The biggest thing I’ve noticed is through my entire 30 years of diving, I was always dead tired after a day of diving. Now I feel energized amd great after a dive. It’s amazing the little problems I didn’t notice before closure.
My surgeon sees patients from all over the world for pfo closures specifically for diving.

This is a very important point that shouldn't be lost. We think about being bent as being a binary thing - you either take a chamber ride or you are fine. But EVERY dive involves decompression stress, and while it's hard to quantitatively measure "being tired", I wouldn't be surprised if a small amount of bubbles in the arterial circulation (i.e.
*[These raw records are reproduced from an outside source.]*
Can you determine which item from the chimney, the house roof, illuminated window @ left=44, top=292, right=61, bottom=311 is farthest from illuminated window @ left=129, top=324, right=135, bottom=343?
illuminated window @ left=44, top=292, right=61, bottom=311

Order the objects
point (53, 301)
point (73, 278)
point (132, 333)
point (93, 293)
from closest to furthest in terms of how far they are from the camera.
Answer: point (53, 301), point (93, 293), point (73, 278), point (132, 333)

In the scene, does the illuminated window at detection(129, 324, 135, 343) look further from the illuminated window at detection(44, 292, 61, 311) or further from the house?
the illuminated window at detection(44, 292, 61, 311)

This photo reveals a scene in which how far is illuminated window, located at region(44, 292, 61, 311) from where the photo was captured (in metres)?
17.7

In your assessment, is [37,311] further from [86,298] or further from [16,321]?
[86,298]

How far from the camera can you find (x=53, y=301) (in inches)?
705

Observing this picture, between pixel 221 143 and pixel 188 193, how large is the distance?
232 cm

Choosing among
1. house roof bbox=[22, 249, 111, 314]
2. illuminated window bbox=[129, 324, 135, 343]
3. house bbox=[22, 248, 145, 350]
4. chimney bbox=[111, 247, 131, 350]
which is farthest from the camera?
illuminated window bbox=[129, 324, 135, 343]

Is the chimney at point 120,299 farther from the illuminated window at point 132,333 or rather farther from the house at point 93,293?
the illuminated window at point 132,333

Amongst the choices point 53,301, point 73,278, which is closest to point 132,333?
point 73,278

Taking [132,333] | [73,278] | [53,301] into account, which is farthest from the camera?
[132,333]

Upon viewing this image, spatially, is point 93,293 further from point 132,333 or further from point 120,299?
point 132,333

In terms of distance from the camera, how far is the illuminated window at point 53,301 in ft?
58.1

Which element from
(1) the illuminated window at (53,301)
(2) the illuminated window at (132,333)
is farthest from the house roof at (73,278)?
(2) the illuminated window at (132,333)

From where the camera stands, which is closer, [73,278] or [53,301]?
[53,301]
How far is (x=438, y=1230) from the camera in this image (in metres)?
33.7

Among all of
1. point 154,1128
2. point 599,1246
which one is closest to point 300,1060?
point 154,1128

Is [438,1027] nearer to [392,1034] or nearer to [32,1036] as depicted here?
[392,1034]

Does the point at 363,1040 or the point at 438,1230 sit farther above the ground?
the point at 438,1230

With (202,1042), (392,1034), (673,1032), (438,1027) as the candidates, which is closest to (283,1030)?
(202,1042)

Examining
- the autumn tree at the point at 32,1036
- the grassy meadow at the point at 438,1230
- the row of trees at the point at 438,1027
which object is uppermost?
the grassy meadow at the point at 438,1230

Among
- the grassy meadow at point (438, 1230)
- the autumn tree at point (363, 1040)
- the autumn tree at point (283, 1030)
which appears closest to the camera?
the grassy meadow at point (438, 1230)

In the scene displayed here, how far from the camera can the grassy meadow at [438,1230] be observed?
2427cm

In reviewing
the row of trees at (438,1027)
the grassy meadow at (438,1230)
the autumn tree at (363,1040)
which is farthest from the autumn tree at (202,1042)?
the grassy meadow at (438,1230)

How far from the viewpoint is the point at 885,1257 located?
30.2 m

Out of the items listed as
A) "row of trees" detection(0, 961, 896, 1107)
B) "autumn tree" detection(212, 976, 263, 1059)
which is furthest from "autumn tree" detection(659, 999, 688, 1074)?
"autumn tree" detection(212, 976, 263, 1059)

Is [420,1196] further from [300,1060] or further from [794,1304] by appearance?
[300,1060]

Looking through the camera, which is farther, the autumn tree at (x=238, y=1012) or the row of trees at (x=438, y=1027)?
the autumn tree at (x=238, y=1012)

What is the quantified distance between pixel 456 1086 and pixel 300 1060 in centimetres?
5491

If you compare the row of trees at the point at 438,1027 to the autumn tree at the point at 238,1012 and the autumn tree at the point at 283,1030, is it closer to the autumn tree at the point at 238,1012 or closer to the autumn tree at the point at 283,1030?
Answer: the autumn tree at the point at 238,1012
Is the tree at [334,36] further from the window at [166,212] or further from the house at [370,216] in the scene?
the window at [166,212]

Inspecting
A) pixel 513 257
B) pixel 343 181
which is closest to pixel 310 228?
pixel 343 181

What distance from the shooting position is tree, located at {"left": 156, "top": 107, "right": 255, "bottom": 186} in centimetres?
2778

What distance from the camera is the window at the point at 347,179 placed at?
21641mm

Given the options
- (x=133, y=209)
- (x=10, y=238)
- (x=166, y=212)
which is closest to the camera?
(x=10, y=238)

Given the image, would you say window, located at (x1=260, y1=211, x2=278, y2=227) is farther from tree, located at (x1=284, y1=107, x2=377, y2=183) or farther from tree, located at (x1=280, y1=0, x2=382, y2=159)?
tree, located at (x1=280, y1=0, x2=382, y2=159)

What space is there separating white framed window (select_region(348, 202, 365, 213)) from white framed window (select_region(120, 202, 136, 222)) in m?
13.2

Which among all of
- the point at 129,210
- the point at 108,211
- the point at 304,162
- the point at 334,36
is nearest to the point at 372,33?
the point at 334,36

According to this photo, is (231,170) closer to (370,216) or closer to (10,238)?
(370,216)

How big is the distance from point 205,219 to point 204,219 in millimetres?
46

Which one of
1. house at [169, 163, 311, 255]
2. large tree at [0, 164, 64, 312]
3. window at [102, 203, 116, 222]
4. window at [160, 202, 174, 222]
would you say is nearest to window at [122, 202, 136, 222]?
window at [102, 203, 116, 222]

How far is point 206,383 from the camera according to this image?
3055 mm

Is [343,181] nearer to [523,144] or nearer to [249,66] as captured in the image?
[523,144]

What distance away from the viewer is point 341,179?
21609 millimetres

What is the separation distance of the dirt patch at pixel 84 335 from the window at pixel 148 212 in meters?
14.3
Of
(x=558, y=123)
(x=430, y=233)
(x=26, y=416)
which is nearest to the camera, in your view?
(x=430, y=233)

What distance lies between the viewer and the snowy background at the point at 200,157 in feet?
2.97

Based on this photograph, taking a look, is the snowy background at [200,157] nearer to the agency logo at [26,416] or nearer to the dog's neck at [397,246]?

CNS perfusion) was enough to cause symptoms without being enough to cause a stroke.

Remember, the PFO does not do anything to change your decompression stress. That's dependent on depth, time, mix and ascent profile. And there is a bell curve for everything, so a given level of decompression stress will cause different people to get different symptoms. There are people who blew off significant deco and never had symptoms.

PFO closure doesn't change venous side bubble formation. All it does is prevents those bubbles from bypassing the pulmonary filter and reaching the arterial side, where they can cause AGE or possibly other subclinical symptoms. For example, one theory of inner ear decompression sickness is that it's an arterial side phenomenon due to small end arteries in the ear.
 
Similar story for me. A couple skin bends and a shoulder bend over the last few years. All on 200+ foot dives. No official diagnoses or chamber rides. Self treated with in water and surface O2. Lots of subclinical signs over 25 years of diving. Eco showes small PFO with shunting at rest, but after the TEE my doc refered to it as "significant". Both my doc and Dr. Doug think I should get it closed, but insurance has so far denied to cover it. My doc said he has never seen a denial, and he currently even has stroke patients that have been denied. General consensus is the insurance company is trying to make up for COVID losses.

I had always dove GF 50/80 until the shoulder bend After that I played around a lot and landed on 60/75, but soon got the first skin bend. Went down to 55/70 and it took two years and around 200 dives before I got the second skin bend. Then reduced it to 50/65 and started pursueing the PFO. I haven't had any issues since and only one instance of subclinical symptoms. It's probably been ~250 dives.

As I was expecting to get the PFO closed this last fall, I bit the bullet and bought a breather. That makes a big case for not giving up the sport in my mind. We'll continue to work on the insurance company, while I add some padding to that last deco stop. At this point I'm not sure I would relaxed my GF even after getting it fixed.
 
Also, since it has been mentioned, my DOC estimated $80k-$120k for the procedure without insurance coverage. He wasn't totally sure as most of the charges wouldn't come from his office. That's a bit out of my range of possibility.
 
Yeah I've had a shoulder hit post closure, with relatively aggressive GFs, repetitive diving and a bit of swell.

But the diagnosis and closure give you confidence about the more troubling neurological hits out of nowhere.

In the back of my mind, probably literally, is the possibility that I acquired lesions through the diving pre- diagnosis, which keeps me focused on DCS stress minimization.

I am considering an O Dive to fine tune things in the New Year.